United States District Court, E.D. Louisiana

April 30, 2015

PATRICIA WILLIAMS
v.
FREDDIE TAYLOR, ET AL, SECTION

ORDER AND REASONS

HELEN G. BERRIGAN, District Judge.

Before the Court is a motion to remand by plaintiff, Patricia Williams. Rec. Doc. 6. The defendants oppose the motion. Rec. Docs. 14, 18. In addition, defendants Sharita Price and Progressive Security Insurance Company have moved to dismiss themselves as parties in this action. Rec. Doc. 19. Plaintiff has not filed an opposition to the motion to dismiss. For the reasons discussed herein, the Court DENIES the motion to remand and GRANTS the motion to dismiss.

I. FACTUAL BACKGROUND

This action arises out of an automobile accident. On February 28, 2013, Sharita Price ("Price") was driving westbound in the right lane of St. Claude Avenue in New Orleans, Louisiana. Rec. Doc. 1-5 at 2. Patricia Williams ("Williams") was a passenger in the car. Rec. Doc. 1-5 at 3. At the same time, Freddie Taylor ("Taylor") was driving a tractor-trailer and also headed westbound on St. Claude Avenue, traveling in the left lane. Id. According to Williams, Taylor negligently changed lanes and collided with the car driven by Price. Id. at 3. Williams claims that she sustained injuries to her neck, arms, back, shoulders and spine. Id. at 4.
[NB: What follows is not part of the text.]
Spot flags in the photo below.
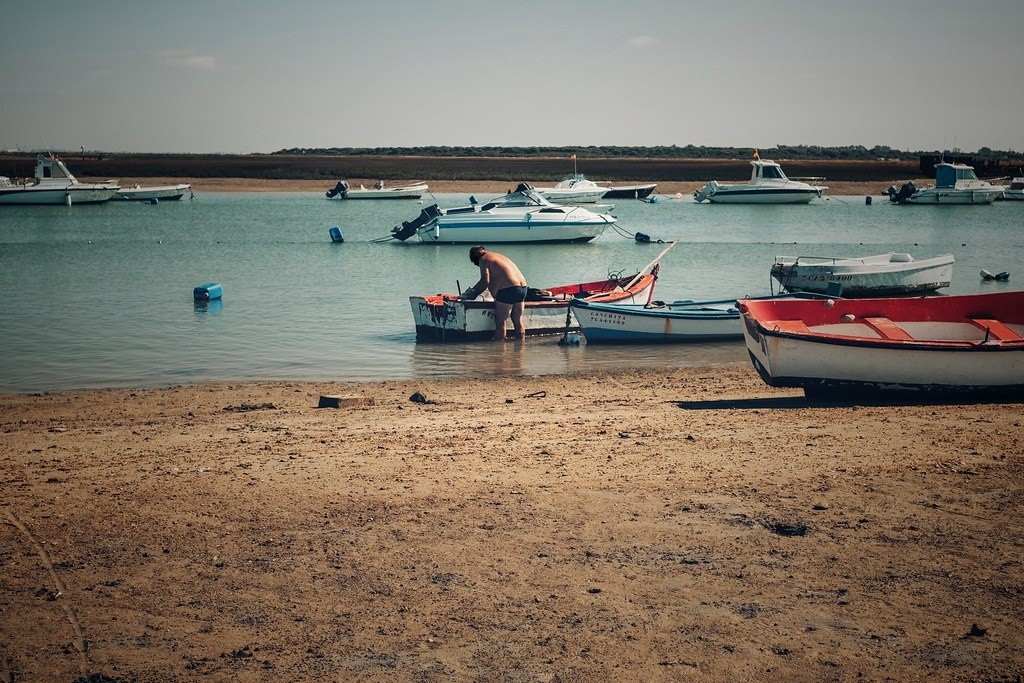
[754,153,758,157]
[571,154,575,159]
On January 17, 2014, Williams filed suit in state court, naming Taylor; Taylor's employer, B.A.H. Express Inc.; Price; and their insurers as defendants. Id. The petition alleged that Taylor had negligently changed lanes and that Price had negligently failed to avoid the accident. Id. In their answer, Taylor and his insurer, Westfield Insurance Company ("Westfield") denied that any accident had taken place, but that if an accident was shown, then it was caused through the fault of Price and Williams. Rec. Doc. 1-5 at 19. Price denied that she was at fault for the accident. Rec. Doc. 1-5 at 49. In the course of discovery, defendants produced a copy of a recorded statement by Brian Schwartz (misspelled as "Brian Swart"), listed as a witness to the accident. Rec. Doc. 12-5. In Schwartz's statement, he averred that he had been a passenger in a car assigned to lead the tractor-trailer from a sugar plant to a truck stop when the accident occurred. Id. While admitting that he had not seen the accident from his vantage point in front of the truck, he remarked that in his opinion, Price had tried to pass the truck by driving on the right, saw a large hole in the middle of the road, "hit the brakes, tried to get behind the trailer and hit the side of the trailer." Id. On January 12, 2015, defendants deposed Williams. Williams testified that she was not aware of any way that Price could have avoided the accident. Rec. Doc. 14- at 26-27. On February 3, 2015, defendants removed the action to federal court, arguing that the Williams' deposition testimony constituted "other paper" that rendered the case removable pursuant to 28 U.S.C. §1446(b)(3). Rec. Doc. 1 at 6. On March 2, 2015, Williams moved to remand the action to state court. Rec. Doc. 6.

II. DISCUSSION

a. Timeliness

In her motion to remand, Williams first argues that defendants' notice of removal is not timely. 28 U.S.C. §1446(b)(3) provides:

... if the case stated by the initial pleading is not removable, a notice of removal may be filed within 30 days after receipt by the defendant, through service or otherwise, of a copy of an amended pleading, motion, order or other paper from which it may first be ascertained that the case is one which is or has become removable.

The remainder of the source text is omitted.